Letak Astronomis Indonesia

Letak astronomis Indonesia berada di pada 6°LU (Lintang Utara) – 11°LS (Lintang Selatan) dan 95°BT (Bujur Timur) – 141°BT (Bujur Timur). Letak astronomis tersebut adalah:

  • Wilayah Indonesia paling utara berada di Pulau Weh, Provinsi Aceh, yang terdapat terhadap 6° LU,

  • Wilayah Indonesia paling utara berada di Pulau Rote, Nusa Tenggara Timur, yang terdapat terhadap 11° LS,

  • Wilayah Indonesia paling barat berada di Pulau Beureuh, Provinsi Aceh, yang terdapat terhadap 95° BT, dan

  • Wilayah Indonesia paling Timur berada di Merauke, Papua, yang terdapat terhadap 141° BT.

Pengaruh Letak Astronomis Indonesia

1. Memiliki Iklim Tropis

Berdasarkan letak astronomisnya, Indonesia mempunyai iklim tropis.
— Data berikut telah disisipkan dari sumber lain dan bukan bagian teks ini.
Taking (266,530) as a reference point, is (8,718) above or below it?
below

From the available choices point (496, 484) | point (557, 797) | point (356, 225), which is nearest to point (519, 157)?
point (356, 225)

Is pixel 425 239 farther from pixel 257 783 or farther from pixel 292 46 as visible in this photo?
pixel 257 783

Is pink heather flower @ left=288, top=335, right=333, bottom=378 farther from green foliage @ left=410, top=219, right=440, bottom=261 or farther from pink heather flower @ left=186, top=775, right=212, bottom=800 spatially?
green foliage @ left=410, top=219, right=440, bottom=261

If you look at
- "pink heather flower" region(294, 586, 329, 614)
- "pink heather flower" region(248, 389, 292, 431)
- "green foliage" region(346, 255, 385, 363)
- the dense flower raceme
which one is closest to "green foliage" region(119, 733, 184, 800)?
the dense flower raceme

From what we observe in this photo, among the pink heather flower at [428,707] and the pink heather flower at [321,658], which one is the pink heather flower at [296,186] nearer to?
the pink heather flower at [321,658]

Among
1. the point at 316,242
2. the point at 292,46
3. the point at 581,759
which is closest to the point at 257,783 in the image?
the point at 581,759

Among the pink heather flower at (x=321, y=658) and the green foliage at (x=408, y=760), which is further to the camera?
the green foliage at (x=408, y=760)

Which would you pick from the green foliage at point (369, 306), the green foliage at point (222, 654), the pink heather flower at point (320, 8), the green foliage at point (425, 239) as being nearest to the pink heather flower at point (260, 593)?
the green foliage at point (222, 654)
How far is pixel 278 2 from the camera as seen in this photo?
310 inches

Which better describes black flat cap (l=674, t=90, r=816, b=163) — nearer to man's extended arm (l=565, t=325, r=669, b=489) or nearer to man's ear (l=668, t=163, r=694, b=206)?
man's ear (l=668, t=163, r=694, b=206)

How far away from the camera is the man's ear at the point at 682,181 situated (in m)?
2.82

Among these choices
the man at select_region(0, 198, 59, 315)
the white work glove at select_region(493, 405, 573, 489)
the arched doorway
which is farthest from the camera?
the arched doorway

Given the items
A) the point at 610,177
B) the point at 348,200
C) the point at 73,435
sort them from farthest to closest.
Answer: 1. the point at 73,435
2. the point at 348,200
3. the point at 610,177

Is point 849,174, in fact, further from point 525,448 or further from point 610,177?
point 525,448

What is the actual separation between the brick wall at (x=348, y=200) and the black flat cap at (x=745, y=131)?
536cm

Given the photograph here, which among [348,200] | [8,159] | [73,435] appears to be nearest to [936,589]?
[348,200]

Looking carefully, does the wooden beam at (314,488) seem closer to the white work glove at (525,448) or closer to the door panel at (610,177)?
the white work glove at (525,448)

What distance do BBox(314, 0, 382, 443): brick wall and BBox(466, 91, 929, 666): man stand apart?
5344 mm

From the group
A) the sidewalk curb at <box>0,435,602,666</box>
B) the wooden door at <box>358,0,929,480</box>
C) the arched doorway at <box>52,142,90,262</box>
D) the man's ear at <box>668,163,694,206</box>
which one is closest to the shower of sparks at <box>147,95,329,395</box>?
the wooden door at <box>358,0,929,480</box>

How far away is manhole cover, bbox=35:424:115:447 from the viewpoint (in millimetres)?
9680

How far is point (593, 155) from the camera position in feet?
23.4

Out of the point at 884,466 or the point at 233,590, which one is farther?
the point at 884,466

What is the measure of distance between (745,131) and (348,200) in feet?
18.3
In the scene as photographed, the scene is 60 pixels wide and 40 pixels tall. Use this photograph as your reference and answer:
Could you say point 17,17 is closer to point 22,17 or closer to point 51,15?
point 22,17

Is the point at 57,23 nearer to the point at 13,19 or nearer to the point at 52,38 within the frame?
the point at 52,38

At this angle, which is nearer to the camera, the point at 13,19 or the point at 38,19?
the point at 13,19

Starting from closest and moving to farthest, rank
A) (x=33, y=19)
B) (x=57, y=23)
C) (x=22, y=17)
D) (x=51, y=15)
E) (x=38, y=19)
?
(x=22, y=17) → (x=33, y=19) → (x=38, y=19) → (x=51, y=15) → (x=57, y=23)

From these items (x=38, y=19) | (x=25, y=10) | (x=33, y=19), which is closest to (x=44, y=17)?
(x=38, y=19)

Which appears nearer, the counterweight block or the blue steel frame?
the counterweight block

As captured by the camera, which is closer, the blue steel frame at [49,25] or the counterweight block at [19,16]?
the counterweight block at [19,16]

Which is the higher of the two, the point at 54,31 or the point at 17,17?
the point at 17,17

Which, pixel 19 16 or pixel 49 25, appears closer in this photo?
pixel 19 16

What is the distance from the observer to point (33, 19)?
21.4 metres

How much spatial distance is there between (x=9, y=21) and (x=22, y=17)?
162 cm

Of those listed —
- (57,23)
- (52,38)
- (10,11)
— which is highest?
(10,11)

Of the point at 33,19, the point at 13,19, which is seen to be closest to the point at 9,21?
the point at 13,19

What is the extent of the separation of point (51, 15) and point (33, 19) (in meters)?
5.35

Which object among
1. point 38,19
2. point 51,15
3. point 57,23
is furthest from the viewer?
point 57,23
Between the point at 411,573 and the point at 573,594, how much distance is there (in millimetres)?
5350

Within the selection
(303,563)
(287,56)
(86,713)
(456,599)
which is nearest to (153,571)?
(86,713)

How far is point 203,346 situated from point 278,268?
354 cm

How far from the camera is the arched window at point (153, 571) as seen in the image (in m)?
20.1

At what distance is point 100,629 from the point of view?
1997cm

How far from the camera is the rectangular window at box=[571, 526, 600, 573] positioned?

Indonesia di lewati oleh garis khatulistiwa supaya cuma mempunyai 2 musim yaitu musim kemarau dan musim penghujan.

Selain itu, Indonesia terhitung mempunyai curah hujan yang tinggi dan terdapat hutan hujan tropis yang luas. Selain itu sebagai Negara beriklim tropis, Indonesia beroleh sinar matahari selama th. dan mempunyai kelembapan udara yang tinggi.

2. Memiliki Tiga Bagian Waktu

Di Indonesia terdapat 3 bagian waktu, yaitu Waktu Indonesia Barat (WIB), Waktu Indonesia Tengah (WITA), dan Waktu Indonesia Timur (WIT). Dalam perihal ini, Greenwich (London) digunakan sebagai patokan saat dikarenakan garis bujur 0° berada disana.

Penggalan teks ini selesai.